Erkennungsmerkmale im Video

  • Augen und Blinzelmuster: Unnatürliche Frequenz, „glasiger" Blick, falsche Reflexionen.
  • Mund- und Zungenbewegung: Zungen- und Zahndetails sind für viele Modelle schwer. Ein einfacher Test: die Person bitten, die Zunge herauszustrecken oder in die Kamera zu lächeln.
  • Lichtverhältnisse und Schatten: Gesicht und Hintergrund wirken unterschiedlich ausgeleuchtet.
  • Mimik und Asymmetrie: Gesichtshälften bewegen sich nicht synchron; Emotionen wirken „aufgesetzt".
  • Haaransatz, Ohren, Schmuck: Ränder flimmern, Ohrringe verformen sich, Brillenbügel setzen falsch auf.
  • Lippen-Synchronisation: Wortende und Mundschluss passen nicht zusammen.

Erkennungsmerkmale im Audio

  • Unnatürliche Atemmuster oder gar keine Atempausen.
  • Roboterhafte Prosodie – alle Sätze klingen gleich lang und gleich betont.
  • Hintergrundgeräusche fehlen oder passen nicht zur behaupteten Umgebung.
  • Unpassende Reaktionen auf Zwischenfragen (KI reagiert oft mit leichter Verzögerung).

Organisatorische Gegenmaßnahmen

  1. Zweiter Kanal als Pflicht: Finanzielle Anweisungen werden niemals nur per Video oder Audio bestätigt.
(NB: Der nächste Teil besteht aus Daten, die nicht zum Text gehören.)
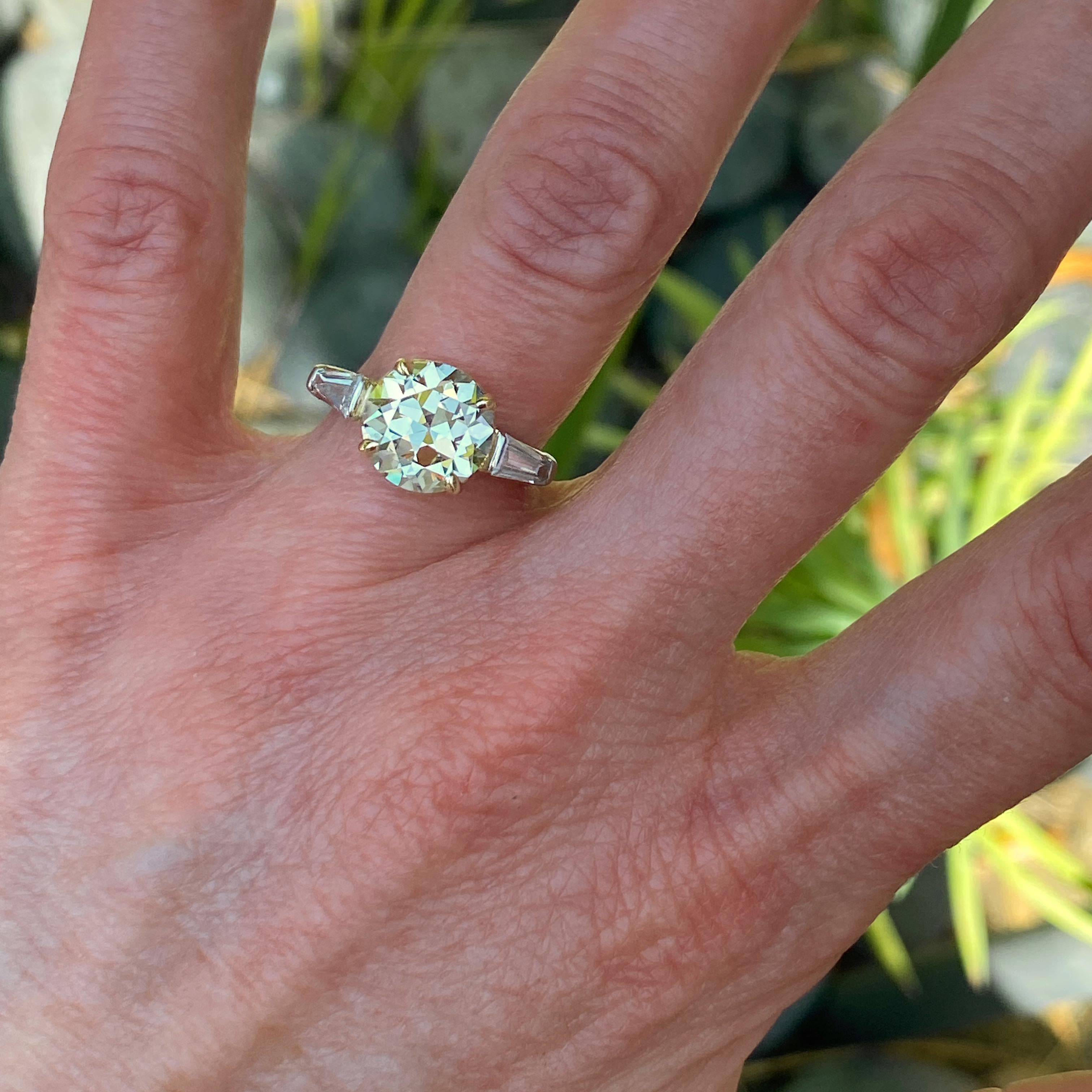 This beautiful old diamond came to us mounted in an enormous, over-the-top Retro-era bowtie cocktail ring.  We had this ring appraised by Charles Carmona of Guild Labs in Los Angeles.  Mr. Carmona concluded the diamond was much older than the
Ein Rückruf auf die hinterlegte Festnetznummer ist Minimum.
  2. Code-Wörter für Notfälle: Für Geschäftsführung, Finanzen und HR ein vereinbartes Losungswort, das in jeder dringenden Kommunikation abgefragt wird.
  3. Vier-Augen-Prinzip bei Zahlungen: Insbesondere bei Abweichungen von Standardprozessen. Limits strikt einhalten.
  4. Awareness-Training: Reale Beispiele in das Awareness-Programm aufnehmen; Führungskräfte einbinden.
  5. Technische Unterstützung: Deepfake-Erkennung in Video-Conferencing-Tools und bei Incoming-Calls, verifizierte digitale Signaturen für offizielle Statements.
  6. Klare Meldewege: Verdacht auf Manipulation wird wie ein Sicherheitsvorfall behandelt – inklusive Dokumentation und forensischer Sicherung.

Fazit

Deepfake-Erkennung ist keine Zauberei, sondern die Kombination aus geschultem Auge, strukturierten Prozessen und technischer Unterstützung. Der wichtigste Hebel bleibt organisatorisch: zweiter Kanal, Code-Wort, Vier-Augen-Prinzip. Technik erkennt immer mehr – aber ein gut geführter Rückruf auf eine verifizierte Nummer schlägt bisher jede KI-Stimme.